Why RNAi? Currently, there are no antivirals that directly target the SARS‐CoV‐2 RNA genome on the market. RNAi as an antiviral has long been explored with the original in vivo work of Sailen Barak’s team over 17 years ago showing potent inhibition of intranasally delivered siRNAs to treat RSV and parainfluenza virus (Bitko et al, 2005). Indeed, a number of clinical trials have taken place since then. The most well‐known was Alynlam’s ALN‐RSV01, an RSV siRNA that showed potent effects in humans but was ultimately abandoned after missing the primary endpoint in a phase 2b study (Gottlieb et al, 2016). There are many advantages to exploring RNAi as an antiviral, chiefly among them is speed. Drug development takes time and virus can mutate to avoid traditional protein inhibitors making it incredibly challenging to develop a drug for a variant that may not have arisen yet. RNAi is a “plug and play technology” that can be adapted and quickly amended.

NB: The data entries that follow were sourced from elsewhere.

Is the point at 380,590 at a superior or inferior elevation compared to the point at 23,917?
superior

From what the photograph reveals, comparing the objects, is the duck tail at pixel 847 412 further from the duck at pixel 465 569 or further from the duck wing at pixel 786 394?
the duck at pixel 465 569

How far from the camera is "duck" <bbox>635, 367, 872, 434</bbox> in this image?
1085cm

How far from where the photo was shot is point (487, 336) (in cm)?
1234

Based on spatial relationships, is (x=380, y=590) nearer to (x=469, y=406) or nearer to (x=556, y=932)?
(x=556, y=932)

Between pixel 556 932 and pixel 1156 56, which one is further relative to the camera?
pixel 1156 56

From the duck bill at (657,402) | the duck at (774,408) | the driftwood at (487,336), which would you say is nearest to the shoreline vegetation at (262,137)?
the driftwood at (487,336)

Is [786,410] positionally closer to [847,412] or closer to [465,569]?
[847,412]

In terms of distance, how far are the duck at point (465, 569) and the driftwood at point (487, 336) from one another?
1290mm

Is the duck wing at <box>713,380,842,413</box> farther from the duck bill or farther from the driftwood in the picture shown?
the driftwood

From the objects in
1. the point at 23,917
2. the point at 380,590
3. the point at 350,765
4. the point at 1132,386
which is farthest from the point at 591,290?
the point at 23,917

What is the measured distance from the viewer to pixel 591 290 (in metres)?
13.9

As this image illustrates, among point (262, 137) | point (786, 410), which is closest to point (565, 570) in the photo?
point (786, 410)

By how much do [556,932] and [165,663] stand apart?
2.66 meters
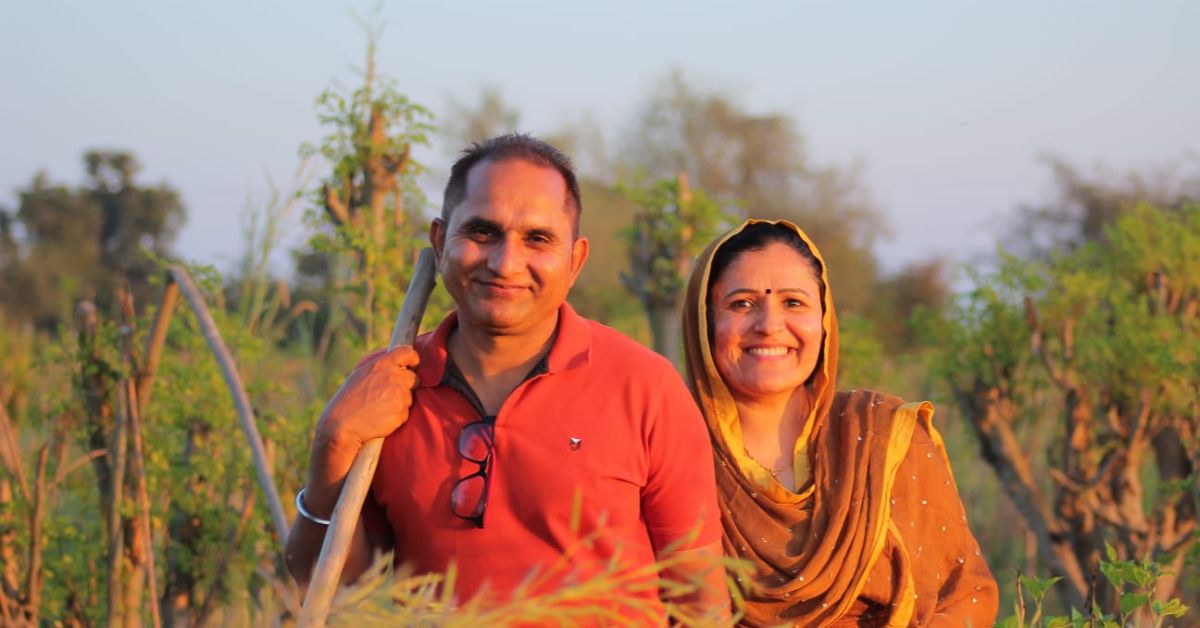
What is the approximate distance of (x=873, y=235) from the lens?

The current crop of SARS‐CoV‐2 antivirals have been developed from research programs targeting a range of other viruses and repurposed for today’s pandemic demand. These are first generation drugs taken to market quickly due to the urgent unmet need and for which we would expect to see much better versions in future. Remdesivir was developed by Gilead and partners to treat RNA viruses and function by targeting the unique RNA‐dependent, RNA polymerase. It was active against SARS‐COV‐1 and MERS and found to also work against SARS‐CoV‐2 (Wang et al, 2020). Molnupiravir is a nucleoside analog that causes copying errors by the virus and was originally developed at Emory University to treat influenza while paxlovid is a combination of nirmatrelvir and ritonavir that inhibits the viral protease and was originally targeted to HIV. Mutation is the enemy of all antiviral drugs, and we are acutely aware of this viruses’ ability to mutate rapidly. RNAi is also susceptible to mutational escape, but the current siRNAs have been chosen to specifically target deeply conserved regions among not only current variants, but also the entire betacoronavirus family, which greatly reduces this risk.

Another "RNA" direct targeting approach being explored is CRISPR, which has recently been shown to target SARS‐CoV‐2 (Blanchard et al, 2021; Fareh et al, 2021). However pre‐existing antibodies to CRISPRs and the need to translate the packaged CRISPR mRNA and gRNA in virus infected cells may hinder the clinical translation of this approach. RNAi does not require translation of mRNA. It is programmable, scalable, and stable.

The outcome of all these studies is that RNAi is highly effective in treating SARS‐CoV‐2 in vitro and more importantly in vivo. However, the paper does raise an issue that all antivirals to SARS‐CoV‐2 must address and that is the timeliness of treatment. The sooner the treatment begins the better the virus repression and patient outcome. Experience with drugs like remdesivir shows that if treatment is too late, then these drugs are not clinically useful, and SARS‐CoV‐2 is particularly challenging as significant virus replication occurs before symptoms are apparent. However, besides treating early‐stage patients, antivirals will be beneficial in the prophylactic setting. For example, treating residents in an aged care setting where an outbreak is current, keeping frontline medical staff healthy, or for departing traveler's is more than enough reason to develop better antivirals against a virus that will be with us well into the future.